One of the jobs of a leader is to lead. What often surprises new leaders however, is how quickly people begin looking to them for this leadership. This is especially true when you are hired from outside the group you are responsible for.
A group’s desire for leadership is usually a good thing, and if respected and used properly it is a powerful tool. But just like Star Wars or comic books heroes, every power has dark sides to watch out for. One potential dark-side, where leadership can have unintended consequences, is during group debates.
Consider a favorite topic for developers to debate: software process. Often these discussions are important and rather energetic. Sometimes the energy will even become heated. To add to this heat, developer discussions rarely have one true solution. Much of what we do, or decide to do, in software development is simply the result of experience, preference and opinion. I’ve yet to see a concrete evaluation that proves once and for all that Java is better than C++, or that two-week iterations are better than three-weeks (or even one week).
Because of the inherent opinion-ness of software development, teams often look to their leader to help break a stalemate or to make a final decision when the group can’t arrive at one on their own. As a leader, the feeling of control, or dare I say it, the power, that results from this expectation can become dangerous. A software manager is often hired because they’ve been through the development process multiple times and they’ve seen both sides of these debates before. When you have lots of personal experience with the item being debated, it is natural to share your experience and knowledge with the team. (What most younger developers haven’t yet learned is that there are only a few possible arguments in software development and everything is isomorphic to one of these archetypal debates.)
Two potential problems arise as soon as your open your mouth.
First, as I said earlier, most of these debates don’t have hard and fast answers. Any knowledge or opinion you share will be just that: an opinion. It may be a great opinion, with 40 years of experience to back it up, but it is still just an opinion. When you are the leader, with people naturally deferring to your perspective, it is easy to forget that your idea is merely one of many.
Second, you are the leader and everybody knows that. So long as your ideas aren’t obviously crazy, people will usually follow your advice. Depending on your relationship, people may be required to follow your advice or be out of a job. This simple fact ensures that your comments are often treated as the last word in any discussion.

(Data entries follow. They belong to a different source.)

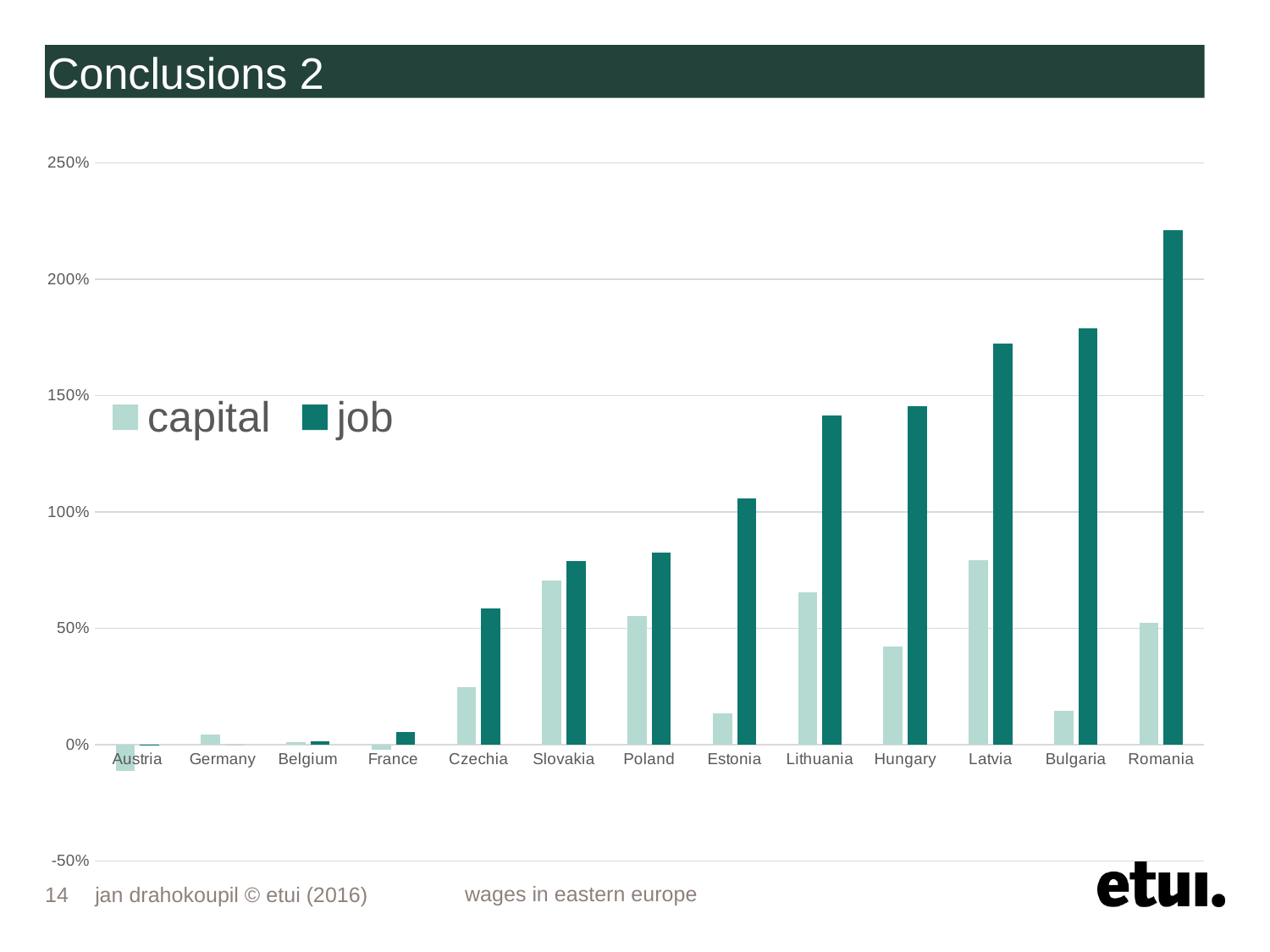
Do the job values generally rise or fall moving from Austria on the left to Romania on the right? rise Is the capital value for Czechia greater or less than 50%? less Which country has the highest value for the job series? Romania Which country has the lowest value for the capital series? Austria Is the job value for Romania greater or less than 200%? greater Which is larger, the job value for Romania or the job value for Latvia? Romania Is the capital value for Slovakia greater or less than 50%? greater What kind of chart is shown on the slide? bar chart How many series does the chart's legend list? 2 How many countries are shown on the x axis of the chart? 13 What are the two series named in the legend? capital and job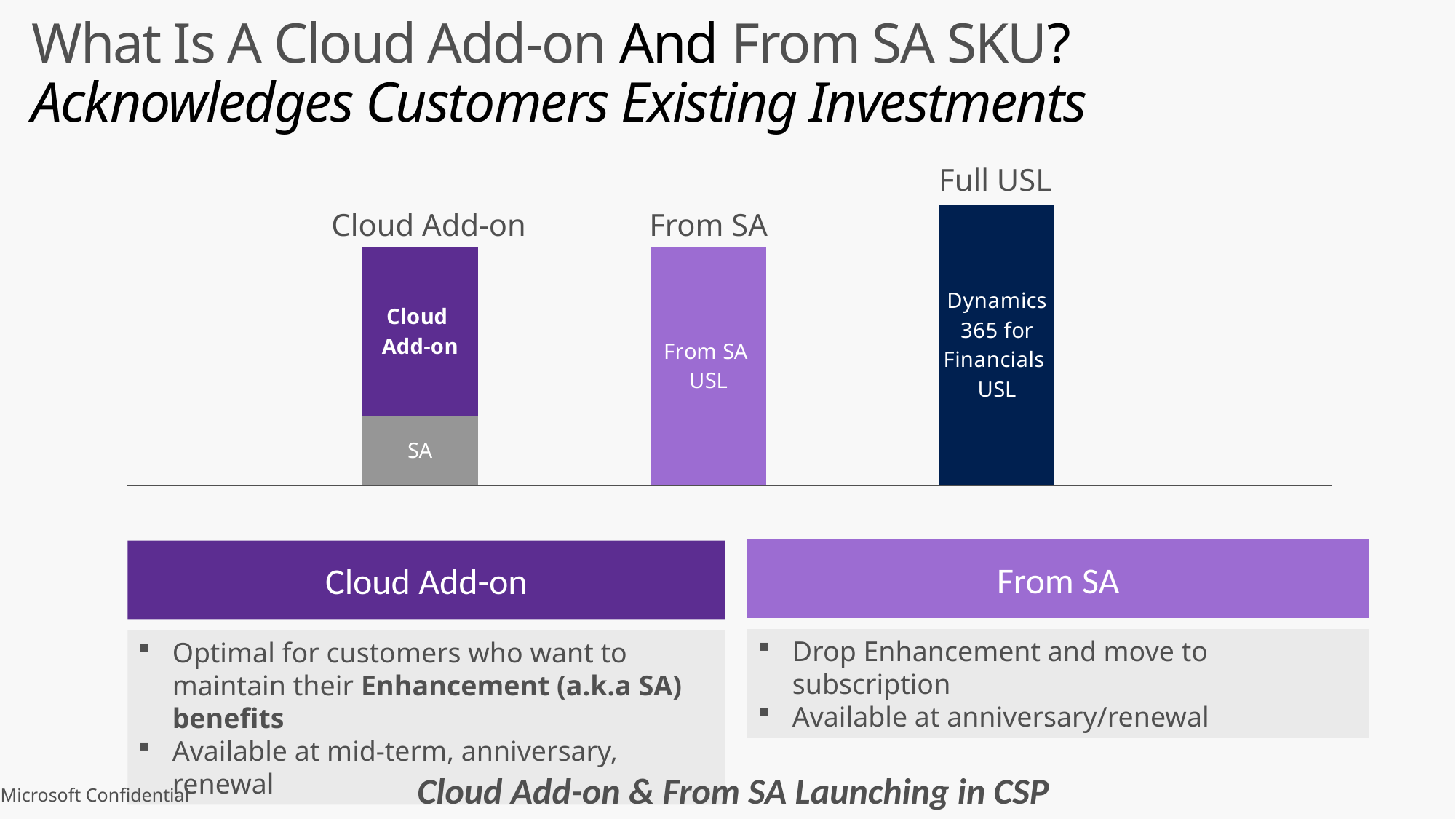
Which bar is taller, Full USL or Cloud Add-on? Full USL Which bar in the chart is the tallest? Full USL What label is printed inside the Full USL bar? Dynamics 365 for Financials USL What is the label of the bottom segment of the Cloud Add-on bar? SA Which bar in the chart is made up of more than one segment? Cloud Add-on Which bar is taller, Full USL or From SA? Full USL What kind of chart is shown on the slide? bar chart How many segments make up the Cloud Add-on bar? 2 How many bars are shown in the chart? 3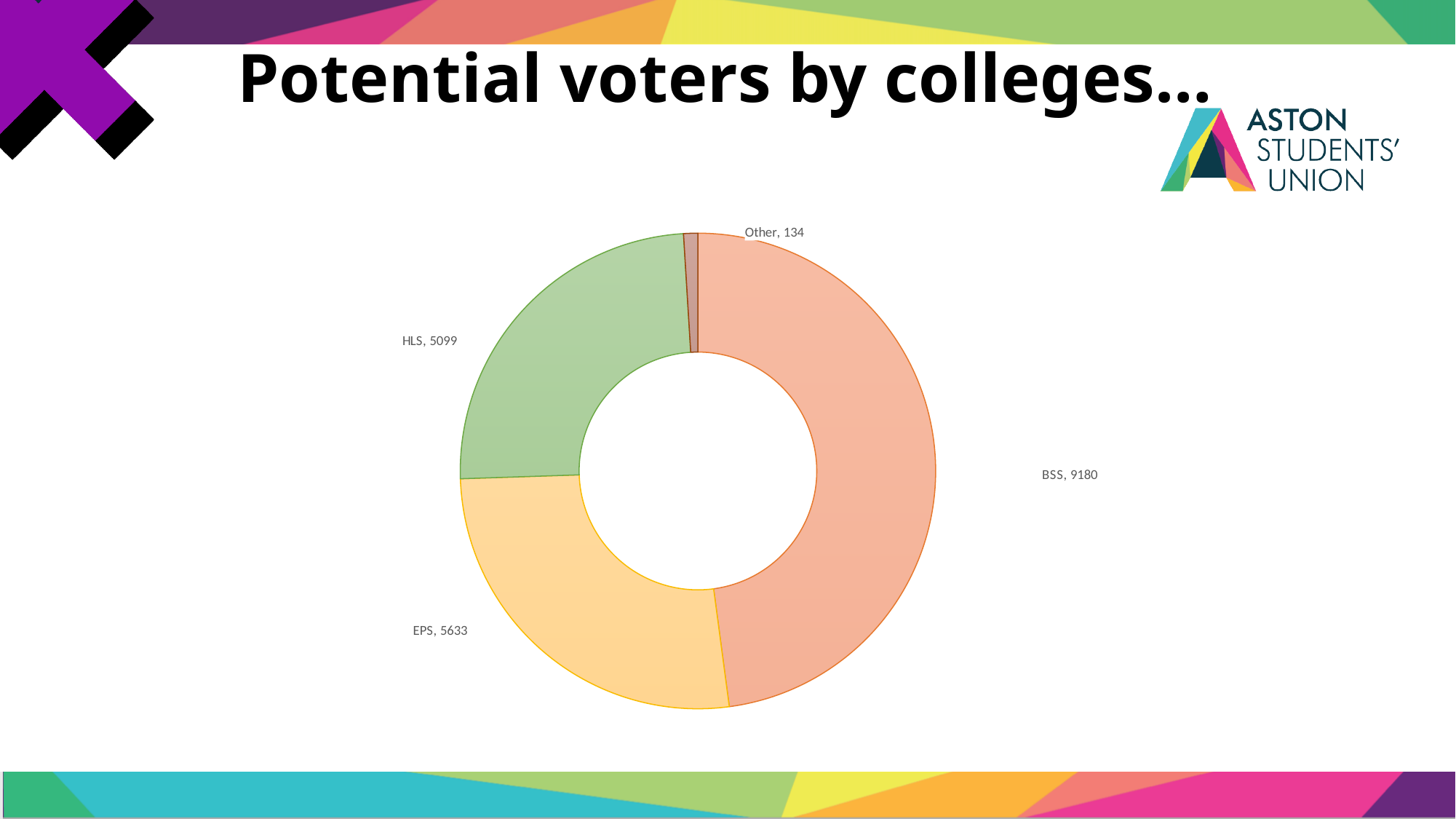
What is the difference between the values for BSS and EPS? 3547 Which is larger, the value for EPS or the value for HLS? EPS How many categories are shown in the chart? 4 What is the value for HLS? 5099 What is the title of the slide containing the chart? Potential voters by colleges... Which college has the largest number of potential voters? BSS What kind of chart is shown on the slide? Doughnut (pie) chart What is the value for BSS? 9180 What is the difference between the values for EPS and HLS? 534 Which category has the smallest number of potential voters? Other What is the value for EPS? 5633 What is the value for Other? 134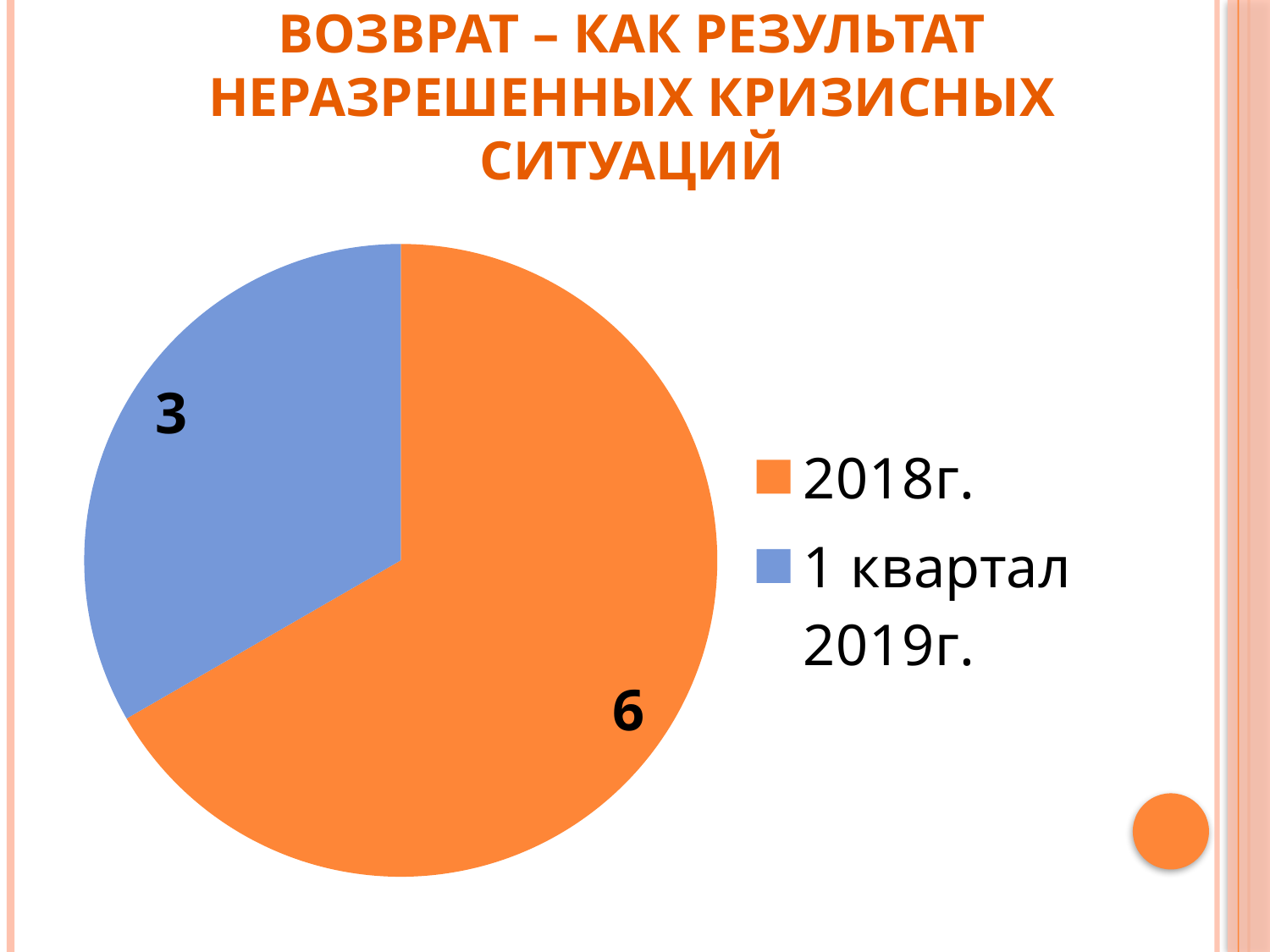
How many slices does the pie chart have? 2 What share of the pie does the 1 квартал 2019г. slice represent? one third What kind of chart is shown on the slide? pie chart What colour is the slice for 2018г.? orange What is the value for 1 квартал 2019г.? 3 Which category has the largest slice? 2018г. What is the total of all slices in the pie chart? 9 What is the value for 2018г.? 6 What is the difference between the values for 2018г. and 1 квартал 2019г.? 3 Which is larger, the value for 2018г. or for 1 квартал 2019г.? 2018г. Which category has the smallest slice? 1 квартал 2019г. How many entries does the legend list? 2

Now, return to the debate your team is having about process. There they are, happily arguing back and forth about the relative merits of two- versus three-week iterations. The debate is intense, but the conversation is making progress and people are actively sharing their views. You find yourself getting caught up in the debate and before you know it, you’ve opened your mouth and shared the opinion that two-week iterations have a higher percentage of overhead than you now experience with three-week iterations. What have you just done to the conversation?
For a few self-assured members of the team you might have done nothing. But for the majority of your group you’ve effectively suggested that anyone who argues in favor of two-week iterations is arguing in opposition to you. That probably wasn’t your intention. Your newest developer, a recent graduate with a truly great idea your group needs, will now keep his mouth closed and his idea to himself. Everyone is poorer for the loss.
While you may have done a terrific job of convincing everyone that you encourage vigorous debate about your ideas, the fact remains that the discussion will never be the same once you join in. The debate won’t stop just because you’ve joined in, but the tone and nature of the debate will often change quickly and permanently once your opinion is known. This is a simple by-product of the responsibility you have.
So what do you do? Fortunately, the answer is pretty easy, but it might seem a bit unfair – especially if you like to debate. To get the best ideas out of your team, it is critical that you let them debate as long as possible before you get involved. In short, a good leader must learn to sit and listen to the debate for a while before she allows herself to take part.
So when should you get involved? That really depends on how much time you have and how productive the conversation is. If the debate has starting circling around, it’s time to get involved because nothing new is being uncovered. If the debate it still progressing but you are running out of time, you may need to get involved to force a quick decision. Your experience with the team should tell you when is the right time to step in. Until that time arrives, sit back, listen to what is said, learn what you can and enjoy the debate. There’s bound to be lots of them.